Des garanties demandées par le législateur
Parmi les députés présents, certains plus que d'autres insistent pour obtenir un certain nombre de garanties : «Est-ce que dans trois ans, on se revoit au même endroit pour discuter de la même chose, interroge Aurore Bergé. Il n'est pas question de signer un chèque en blanc». Pour sa collègue Laurence Maillart, «le futur de la betterave, ce ne sont pas les pesticides mais la sélection variétale et le changement de pratiques agronomiques. Le législateur doit être assuré que vous explorez bien toutes les situations». Mais ce qui ressemble à un procès en faux-semblant ne passe pas aux yeux de la Chambre d'agriculture de la Somme, Françoise Crété, invitée au débat : «Les agriculteurs ont toujours su répondre à la demande de la société. Quand après-guerre, il a fallu produire en masse, nous avons su le faire. Aujourd'hui, le monde agricole continue d'évoluer et de s'adapter, mais le problème, c'est le temps que cela demande et des budgets nécessaires à la recherche qui se sont restreints.
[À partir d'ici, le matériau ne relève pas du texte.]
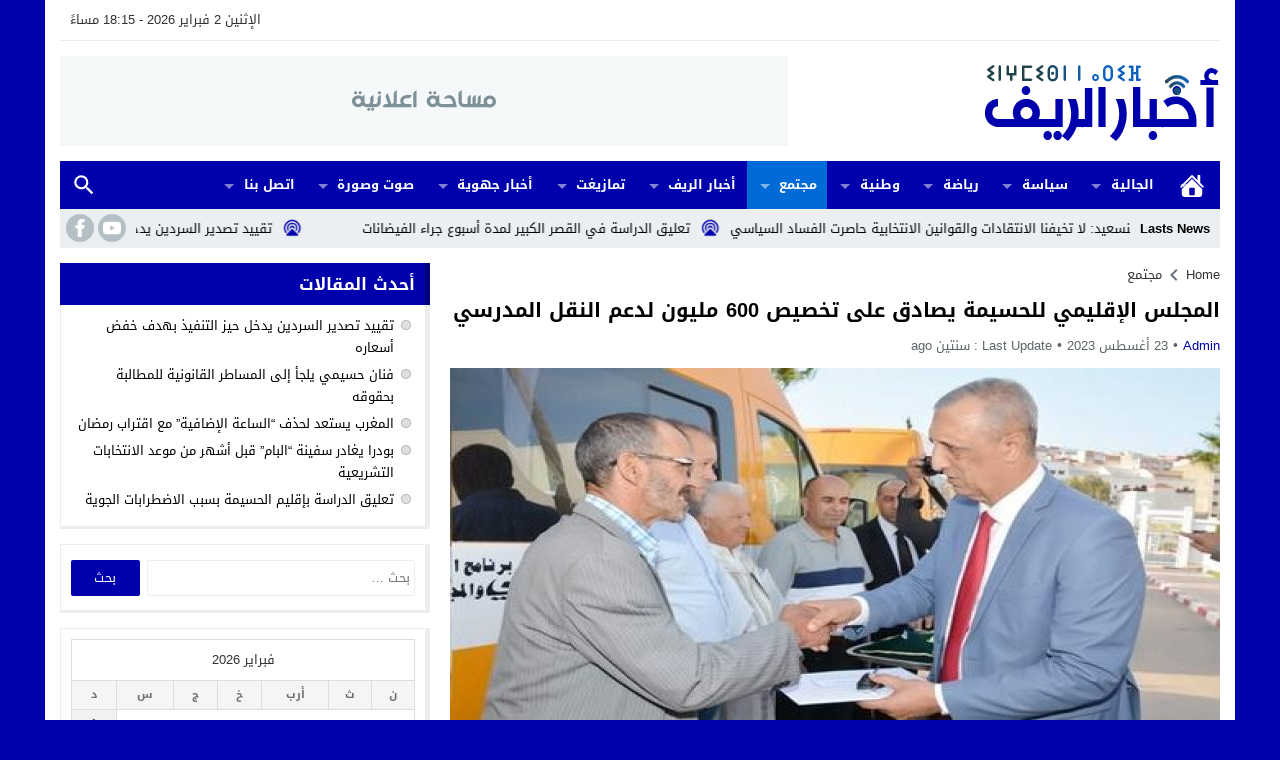

--- FILE ---
content_type: text/html; charset=utf-8
request_url: https://www.google.com/recaptcha/api2/aframe
body_size: 267
content:
<!DOCTYPE HTML><html><head><meta http-equiv="content-type" content="text/html; charset=UTF-8"></head><body><script nonce="k3sY0s_P_Da7D3kYl9Q5hQ">/** Anti-fraud and anti-abuse applications only. See google.com/recaptcha */ try{var clients={'sodar':'https://pagead2.googlesyndication.com/pagead/sodar?'};window.addEventListener("message",function(a){try{if(a.source===window.parent){var b=JSON.parse(a.data);var c=clients[b['id']];if(c){var d=document.createElement('img');d.src=c+b['params']+'&rc='+(localStorage.getItem("rc::a")?sessionStorage.getItem("rc::b"):"");window.document.body.appendChild(d);sessionStorage.setItem("rc::e",parseInt(sessionStorage.getItem("rc::e")||0)+1);localStorage.setItem("rc::h",'1770056146878');}}}catch(b){}});window.parent.postMessage("_grecaptcha_ready", "*");}catch(b){}</script></body></html>

--- FILE ---
content_type: application/javascript; charset=utf-8
request_url: https://fundingchoicesmessages.google.com/f/AGSKWxW2U0OIYsDRVMd7K_I_85gVF-30Z_MBBh8V203wEzyLHwTg2ZyyxYRTrQ8FrlMzJqYCYFHWBICjAgBW-8z6wCYAgkdEimTEk5-M1v1m9qmVCRUDo_42x5m_ekYP4-pYbzJTwjHeMpnVQZz0eSqMYgz1Jr12b2fJHrsLB7H722BcvURRHkPuUoOU6XtI/_/bannersyndication./adcore._mar_ad//dblclickad./rotationad.
body_size: -1286
content:
window['45ec6d0a-bdd8-4a5c-919a-df0e75334147'] = true;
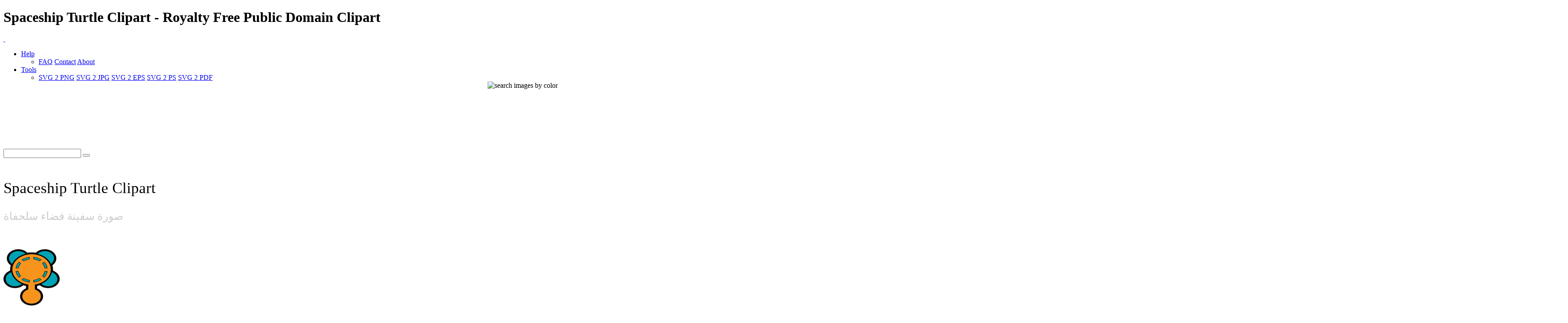

--- FILE ---
content_type: text/html; charset=utf-8
request_url: https://www.google.com/recaptcha/api2/aframe
body_size: 269
content:
<!DOCTYPE HTML><html><head><meta http-equiv="content-type" content="text/html; charset=UTF-8"></head><body><script nonce="NA3xFPMWLYB5o2eg75kTGw">/** Anti-fraud and anti-abuse applications only. See google.com/recaptcha */ try{var clients={'sodar':'https://pagead2.googlesyndication.com/pagead/sodar?'};window.addEventListener("message",function(a){try{if(a.source===window.parent){var b=JSON.parse(a.data);var c=clients[b['id']];if(c){var d=document.createElement('img');d.src=c+b['params']+'&rc='+(localStorage.getItem("rc::a")?sessionStorage.getItem("rc::b"):"");window.document.body.appendChild(d);sessionStorage.setItem("rc::e",parseInt(sessionStorage.getItem("rc::e")||0)+1);localStorage.setItem("rc::h",'1768600395201');}}}catch(b){}});window.parent.postMessage("_grecaptcha_ready", "*");}catch(b){}</script></body></html>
Si les pouvoirs publics veulent nous engager dans une direction, qu'ils nous donnent les moyens d'y arriver.» Député de Loire-Atlantique et ancien agriculteur bio, Yves Daniel soutiendra, quant à lui, le projet de loi : «À une situation exceptionnelle, il faut répondre par des mesures exceptionnelles», a-t-il défendu.
Communiquer avant, pendant, après
Sans s'avancer sur le résultat du vote, le rapporteur du projet de loi Grégory Besson-Moreau l'assure : «Nous avons besoin de communiquer sur le sujet, entre nous, mais aussi avec les autres. Si la dérogation est votée, il faudra que nous expliquions le pourquoi de cette décision face à des positions qui se radicalisent.» La mission de communiquer en amont du 5 octobre - c'est la date à laquelle le projet de loi sera débattu au Palais Bourbon - revient, quant à elle, à la filière betteraves entièrement mobilisée, du syndicalisme aux industriels en passant par les semenciers et la recherche. En attendant, chacun continue aussi de croiser les doigts pour que les écarts de rendements dus à la jaunisse virale ne soient pas trop importants cette année.